§ **Data for the task**
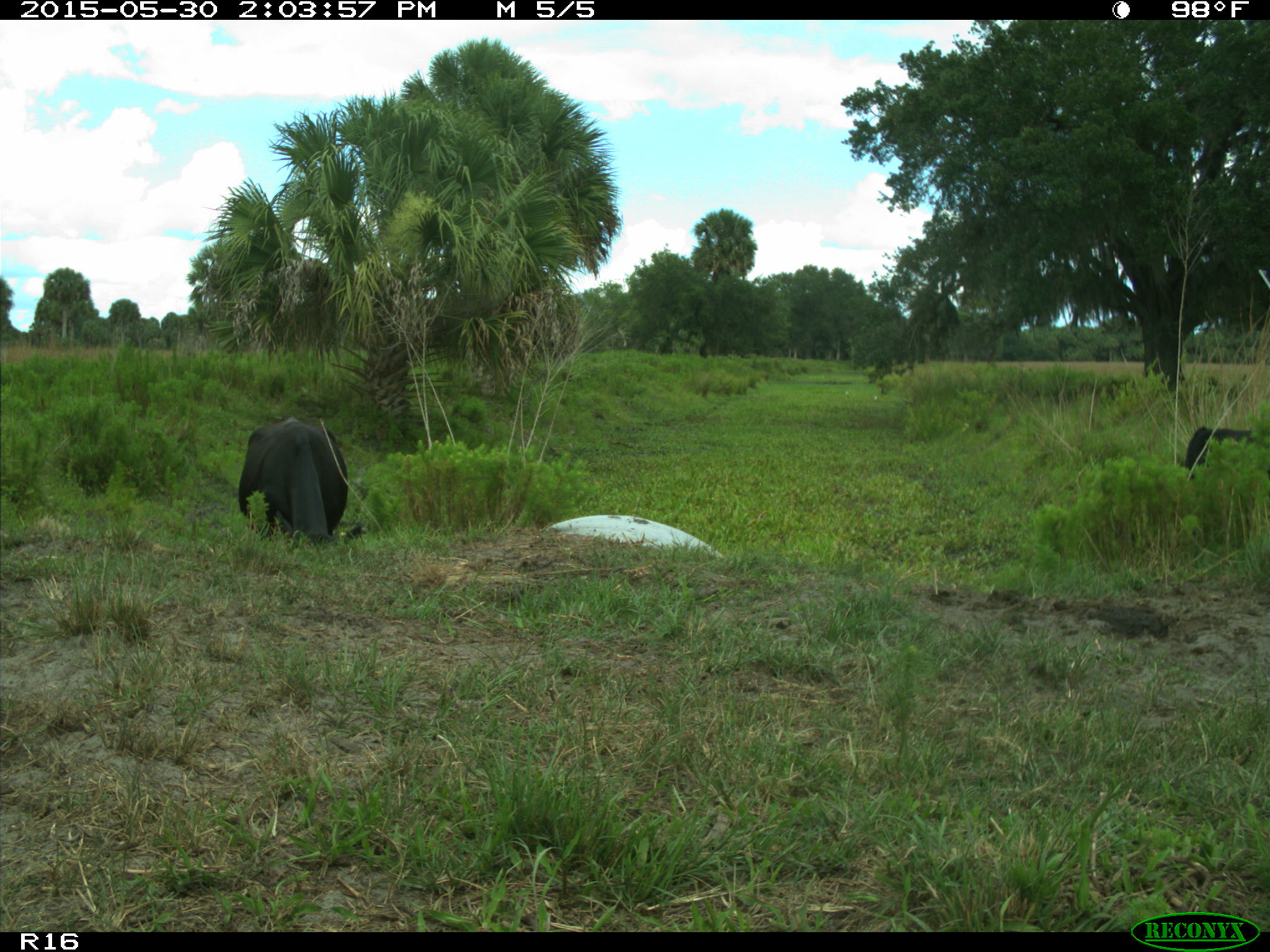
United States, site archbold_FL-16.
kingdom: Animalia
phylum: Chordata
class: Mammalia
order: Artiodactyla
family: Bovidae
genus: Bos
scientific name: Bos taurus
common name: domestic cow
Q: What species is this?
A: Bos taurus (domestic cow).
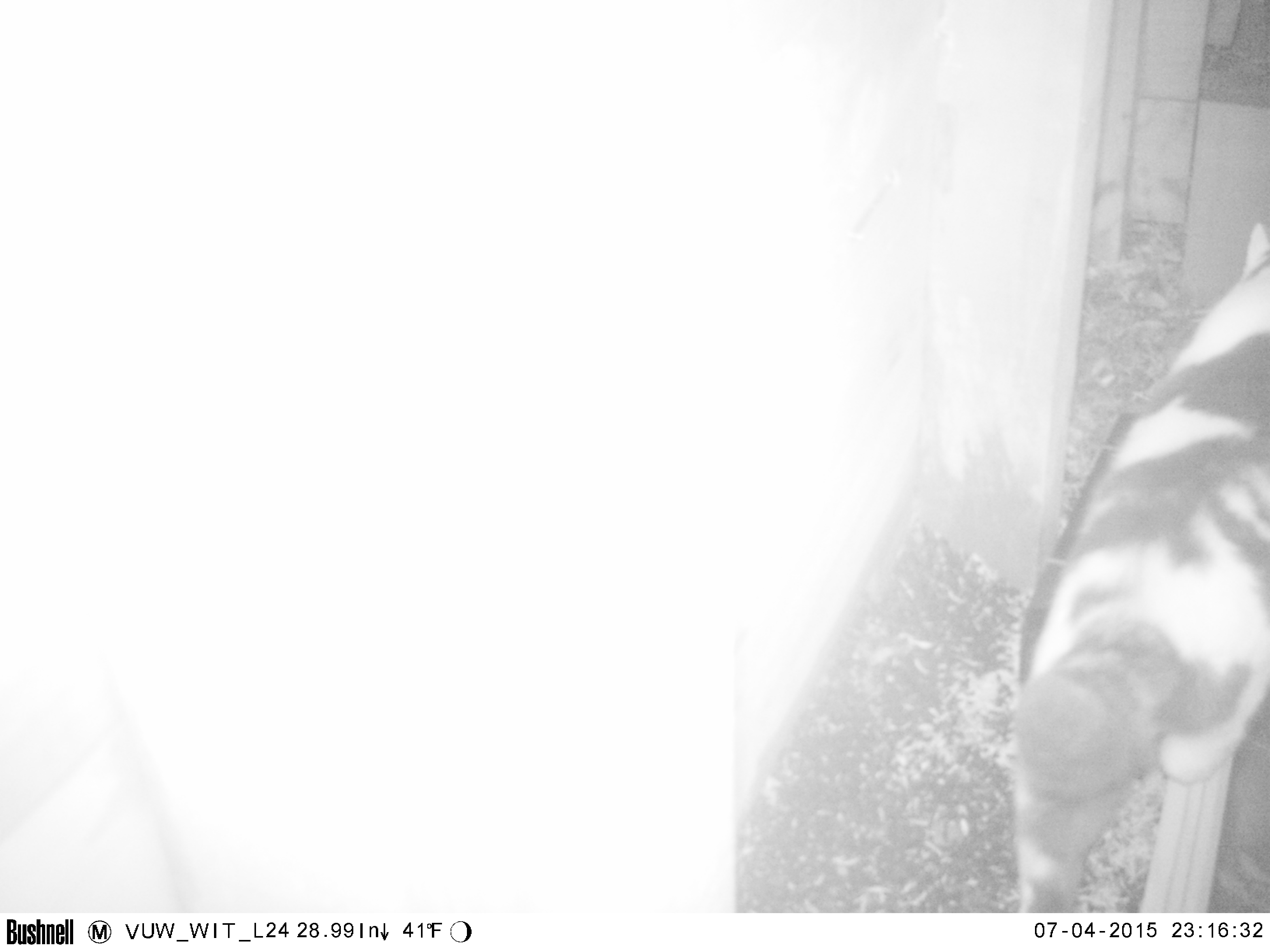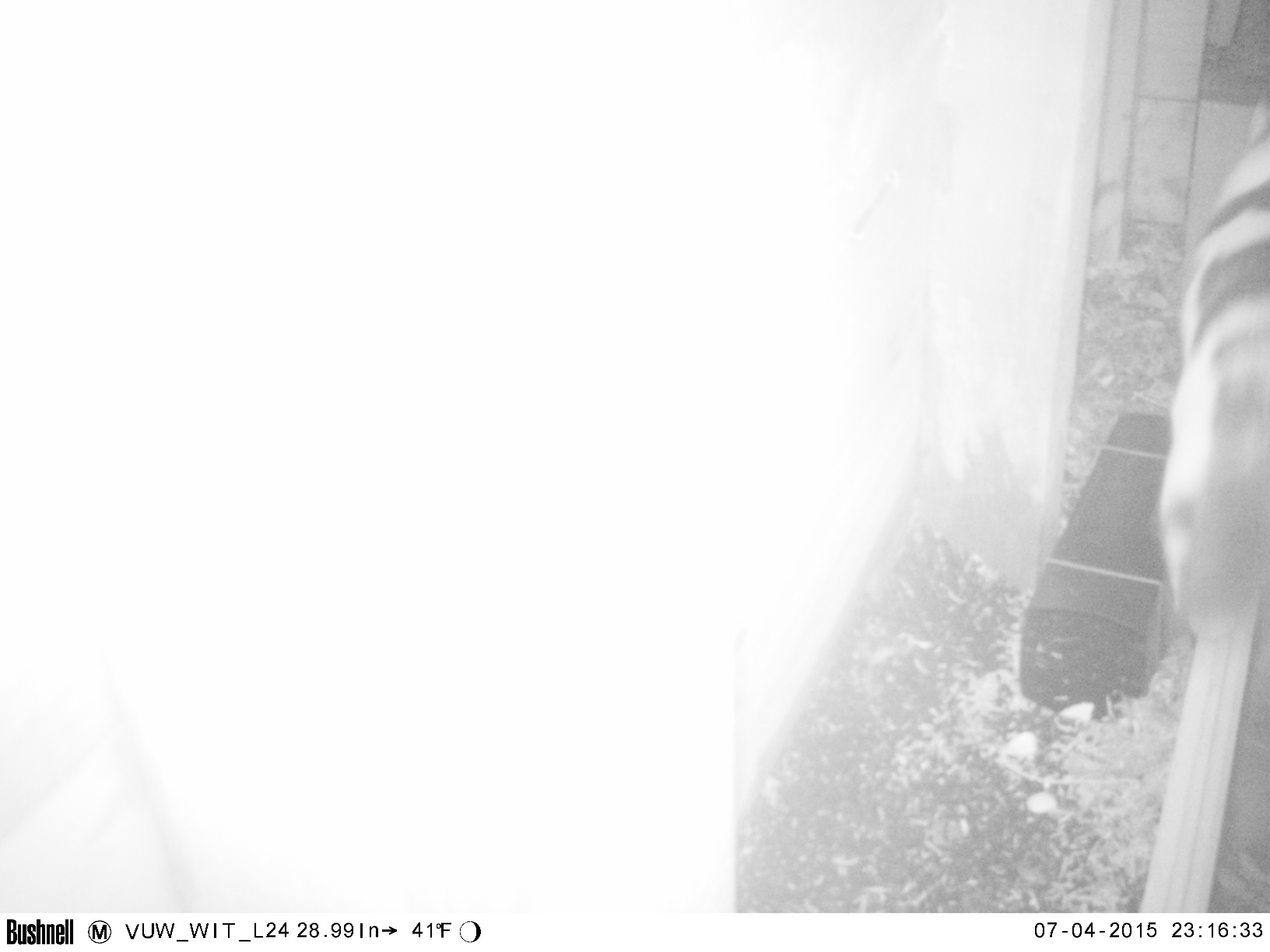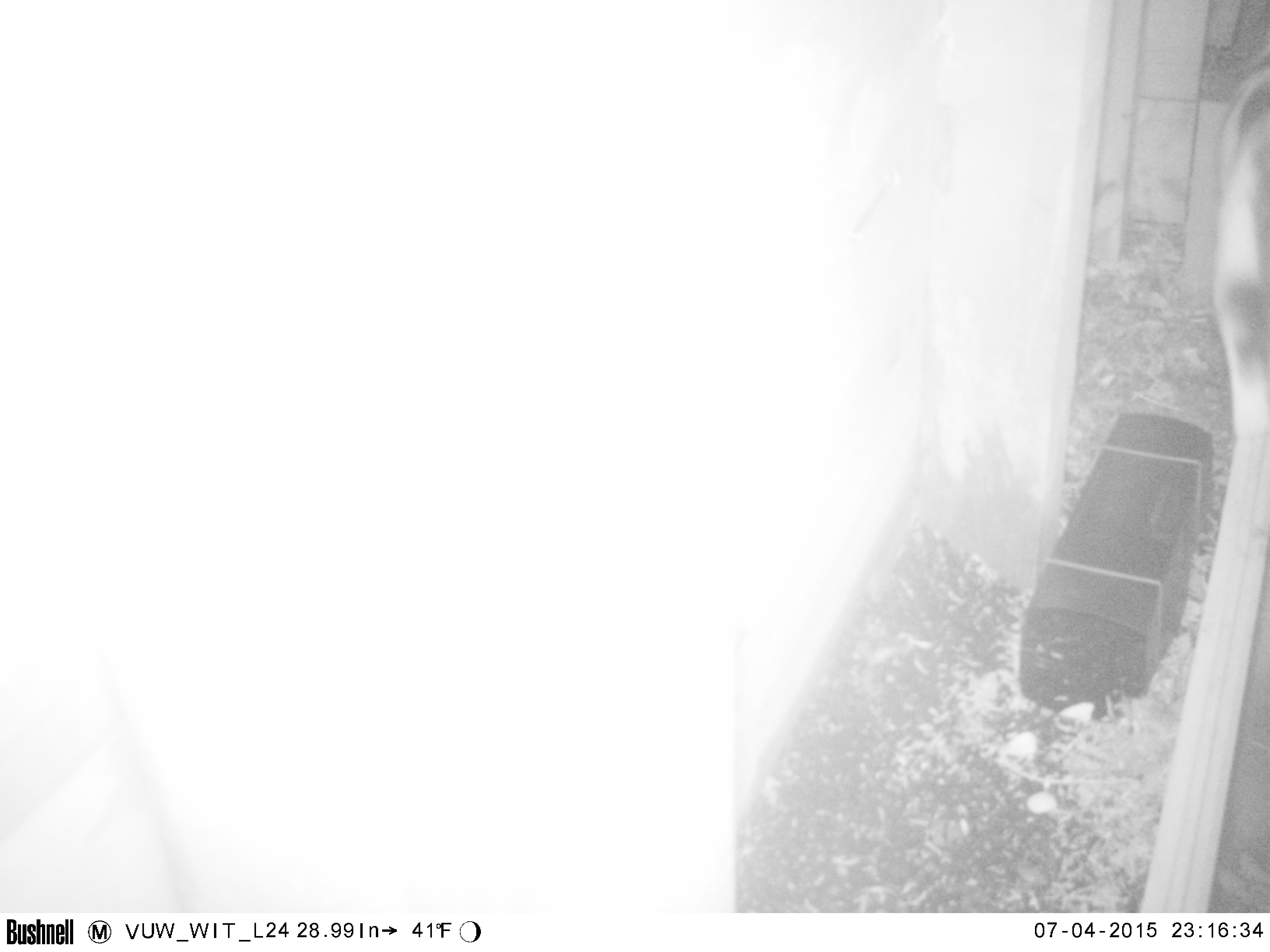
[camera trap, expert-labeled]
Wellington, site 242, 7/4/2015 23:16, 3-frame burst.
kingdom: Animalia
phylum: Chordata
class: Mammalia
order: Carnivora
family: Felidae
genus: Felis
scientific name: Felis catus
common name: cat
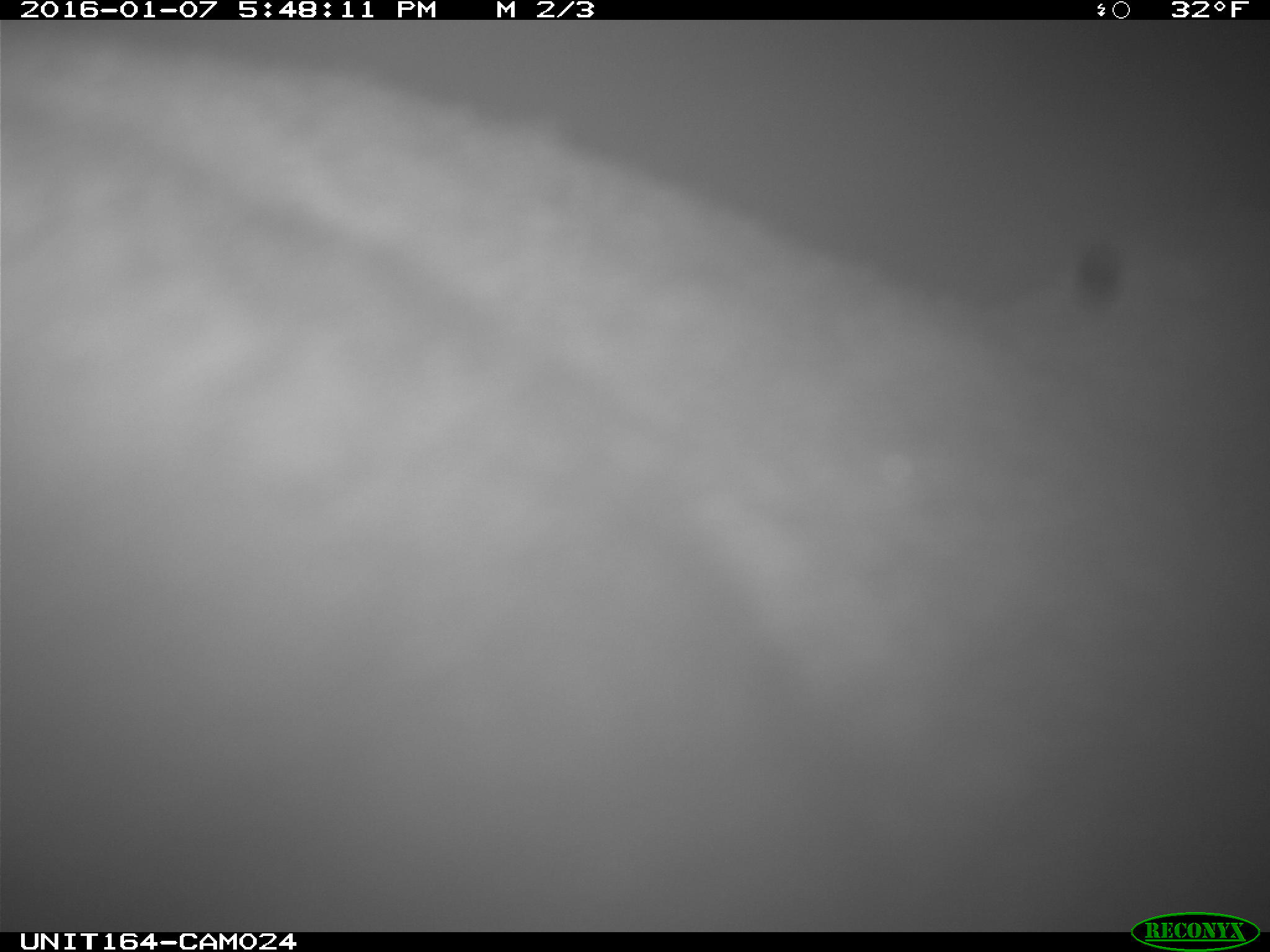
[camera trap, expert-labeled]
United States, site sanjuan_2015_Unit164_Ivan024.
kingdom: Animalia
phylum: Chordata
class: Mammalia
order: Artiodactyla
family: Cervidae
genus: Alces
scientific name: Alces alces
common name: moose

§ **Exercise prompt**
This exercise calls for the records to be given again exactly, without the images.

§ **Output below**
United States, site archbold_FL-16.
kingdom: Animalia
phylum: Chordata
class: Mammalia
order: Artiodactyla
family: Bovidae
genus: Bos
scientific name: Bos taurus
common name: domestic cow
Q: What species is this?
A: Bos taurus (domestic cow).
[camera trap, expert-labeled]
Wellington, site 242, 7/4/2015 23:16, 3-frame burst.
kingdom: Animalia
phylum: Chordata
class: Mammalia
order: Carnivora
family: Felidae
genus: Felis
scientific name: Felis catus
common name: cat
[camera trap, expert-labeled]
United States, site sanjuan_2015_Unit164_Ivan024.
kingdom: Animalia
phylum: Chordata
class: Mammalia
order: Artiodactyla
family: Cervidae
genus: Alces
scientific name: Alces alces
common name: moose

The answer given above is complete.